Tuesday, 2 February 2016

Co-morbidity and the irrationality stick

It irritates me when economists reach quickly for the irrationality stick when they see a behaviour that they wouldn't themselves choose and that they don't like.

Here's Frances Woolley's review of Phishing for Phools. She there takes on their argument that alcohol is more harmful than tobacco:
So it's not that hard to show alcohol is more harmful than tobacco. The trick is to focus on total harm, as opposed to harm per user, and on measures of morbidity, rather than mortality.
The belch in Akerlof and Shiller's argument is that they mostly ignore this evidence on disability, focussing instead on a radically different type of harm: "loss of affect" or "loss of capacity for intimacy". Alcohol, they argue, causes "subjective, hard-to-observe changes in personality", and leads to divorce and the break up of relationships.  The major piece of evidence backing up this position is the Harvard Grant Study, which tracked Harvard students from the classes of 1939 to 1944, and found that those abused alcohol at some point in their lives (23%) died young. Moreover, "alcohol wrecked their ability to relate to others."
Making any kind of statement about the psychological impacts of alcohol is hard, because so many people use alcohol to self-medicate. As Eric Crampton has argued here, alcohol abuse can be symptom of depression, anxiety, or other personality disorders, rather than a cause. Akerlof and Shiller argue that the alcoholics in the Harvard Grant study were, at the start of the study, "no different from their more sober peers" in terms of their personalities and family backgrounds. Instead, "alcoholism had changed their personalities." This reading of the evidence seems to seriously underrate the ability of present or future alcoholics, and their families, to lie and dissemble, and seriously overrate the assessment abilities of late-1930s social scientists. I can believe that alcohol use impacts people's personalities. But I find it hard to believe that, absent alcohol use, alcohol abusers would be just like anyone else.
I'd point to this post on alcohol and co-morbidity.

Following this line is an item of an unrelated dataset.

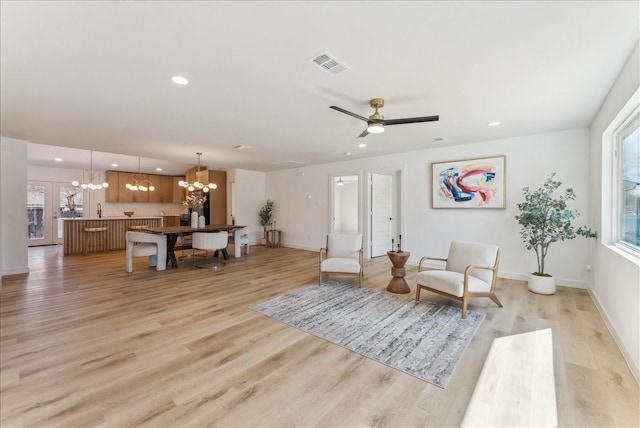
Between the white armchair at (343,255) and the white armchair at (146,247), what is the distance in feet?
10.7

Co-morbidity is complicated and hard. Just comparing the life satisfaction survey figures, or other outcomes, between users and non-users is hardly sufficient: where some substance use is part of self-medication for prior illnesses, attributing the total difference between users and non-users to use is simply wrong. Could be that outcomes are better than you might have expected, if the self-medication works; could be that outcomes are worse. Either way you need to be looking at the marginal increment against the proper baseline rather than just comparing outcomes across users and non-users.

You might think this is just a problem for crappy cost-of-illness studies that nobody should ever take seriously anyway. But look at the psychiatric hospitals that went and banned smoking. Turns out now that smoking behaviours among schizophrenics is very plausibly self-medication. See also here.

People consume psychoactive substances for reasons. Assuming away those reasons and concluding people are irrational or phools...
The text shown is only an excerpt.